Okay, okay, so you’ve been banned from ever attending any more Mexican Wrestling matches…for life. (How were you to know those sharp, pointy taco edges would be so lethal?) Fret not. Now you can reenact your favorite wrestling moves with every Hemp Ale, Whales Tale Pale Ale, and Noche Buena Beer you open, thanks to these Luchador Bottle Openers ($17.00). Brought to you by the fun-loving company Kikkerland, each bottle opener is a mini wrestler applying an awesome lock (Headlock, Scissor Lock, Pile Driver–three of your personal favorites) to hold your bottle and free your beer.
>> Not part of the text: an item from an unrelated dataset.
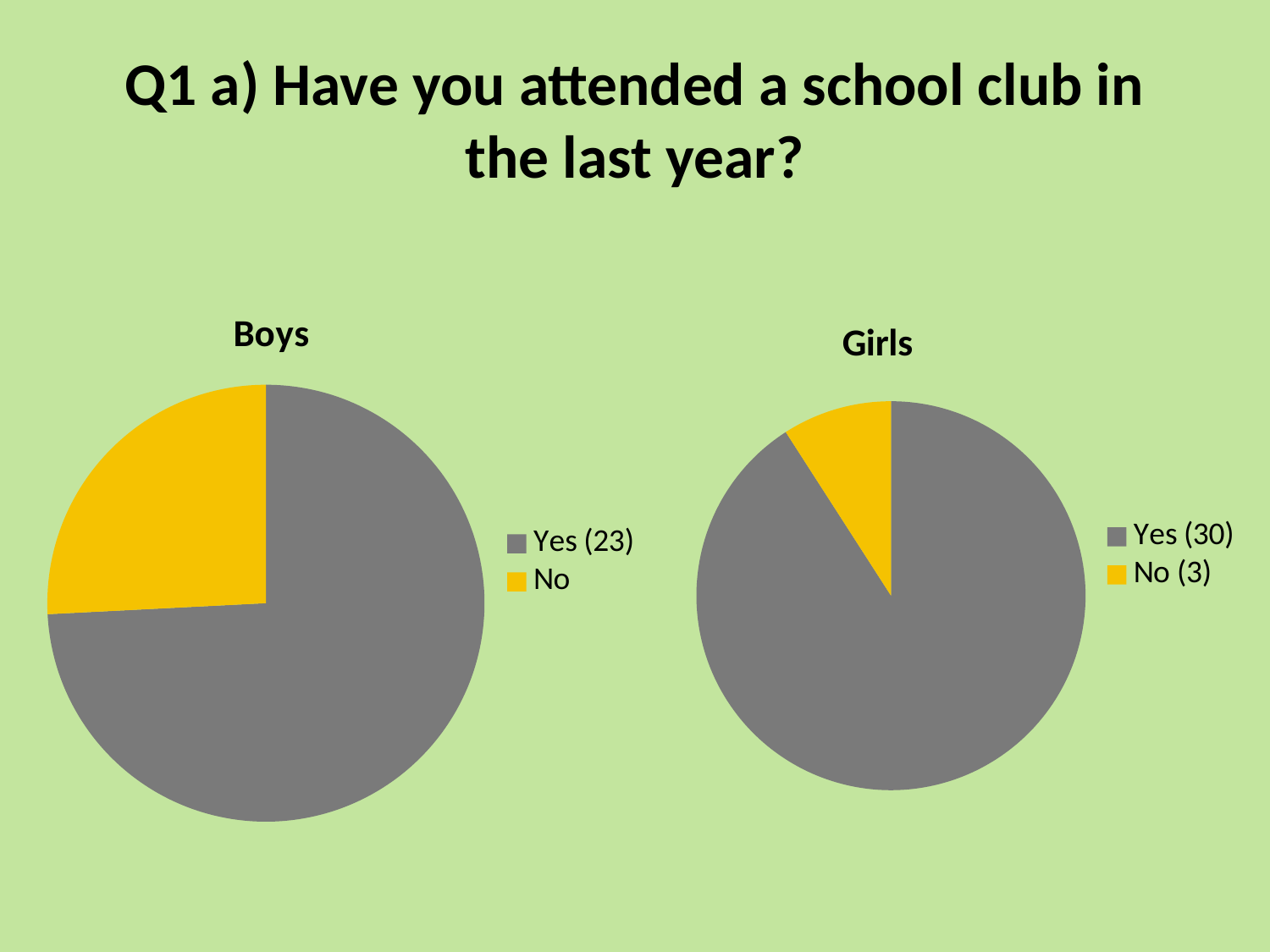
In the Girls pie chart, how many girls answered No? 3 In the Girls pie chart, what is the difference between the Yes and No counts? 27 Comparing the two charts, which group has more Yes responses, Boys or Girls? Girls In the Girls pie chart, how many girls answered Yes? 30 In the Girls pie chart, what is the total number of responses? 33 How many slices does the Boys pie chart have? 2 In the Girls pie chart, which category has the largest slice? Yes What type of chart is used for the Boys data? Pie chart In the Girls pie chart, which category has the smallest slice? No In the Boys pie chart, which slice is larger, Yes or No? Yes In the Boys pie chart, how many boys answered Yes? 23 In the Girls pie chart, what colour is the No slice? Yellow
Designed by Andres Lhima as part of the Mexico Design Challenge, these ferocious little muchachos are made of stainless steel and ABS with a rubberized coating, and come in blue, red and black. Take a gamble when you order, as you never know which lock or color will show up. But as in Mexican Wrestling, being surprised is really just part of the fun.
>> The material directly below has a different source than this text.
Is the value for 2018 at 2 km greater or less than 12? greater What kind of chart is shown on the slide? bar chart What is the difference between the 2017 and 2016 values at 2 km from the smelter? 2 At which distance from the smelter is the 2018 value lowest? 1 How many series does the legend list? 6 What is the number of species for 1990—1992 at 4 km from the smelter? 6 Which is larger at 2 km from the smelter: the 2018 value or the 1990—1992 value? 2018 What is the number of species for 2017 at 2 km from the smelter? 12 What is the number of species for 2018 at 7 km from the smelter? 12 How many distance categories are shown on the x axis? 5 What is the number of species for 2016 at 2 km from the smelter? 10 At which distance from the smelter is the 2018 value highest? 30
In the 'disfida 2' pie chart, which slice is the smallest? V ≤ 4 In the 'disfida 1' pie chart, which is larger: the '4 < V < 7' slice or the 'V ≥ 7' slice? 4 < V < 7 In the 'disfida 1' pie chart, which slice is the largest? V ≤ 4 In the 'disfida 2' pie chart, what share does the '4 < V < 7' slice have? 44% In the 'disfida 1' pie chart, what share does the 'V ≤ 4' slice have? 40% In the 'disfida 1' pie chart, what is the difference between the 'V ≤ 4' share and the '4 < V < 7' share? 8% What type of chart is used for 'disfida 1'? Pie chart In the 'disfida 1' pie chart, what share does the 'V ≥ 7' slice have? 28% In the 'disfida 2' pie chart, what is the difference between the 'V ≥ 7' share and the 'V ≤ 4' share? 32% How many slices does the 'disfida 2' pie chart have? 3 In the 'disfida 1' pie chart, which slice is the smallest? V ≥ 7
Have Your Beer Flash Before Your Eyes
Ever since you completed your advanced MMA training (just for fun), and registered yourself as a deadly weapon, you donated most of your knives to charity (except the Jagdkommando Tri-Dagger—that thing is just sweet). If you miss the feel of a butterfly knife in your hands, try this instead: the Butterfly Can Bottle Opener ($8.00). Constructed from stainless steel with a locking catch, this baby swirls, flashes and scares the bejesus out of foes like a real butterfly knife, but instead of opening someone’s main artery, you’ll be cracking open a case of Doughnut Bacon Maple Ale. Which is way less messy, and a much better way to spend your Saturday night than finding a place to stash a body.
Freeze! I’m Thirsty
Though some of your extra-curricular activities may sometimes live outside the law (two words: exotic pets), for the most part, you’re an upstanding, law-abiding citizen. Which is precisely why this Kikkerland Police Badge Bottle Opener ($15.00) is perfect for you. It commands the respect and attention you need when you’re in dire need of assistance…opening a beer, that is. Only 1/16th of an inch thick and the size of a credit card, the Badge Bottle Opener fits easily in your pocket of wallet—or, if you’re gonna go rogue style, strapped to the inside of your ankle. Hey, when it comes to impromptu beer drinking, you never want to let your guard down.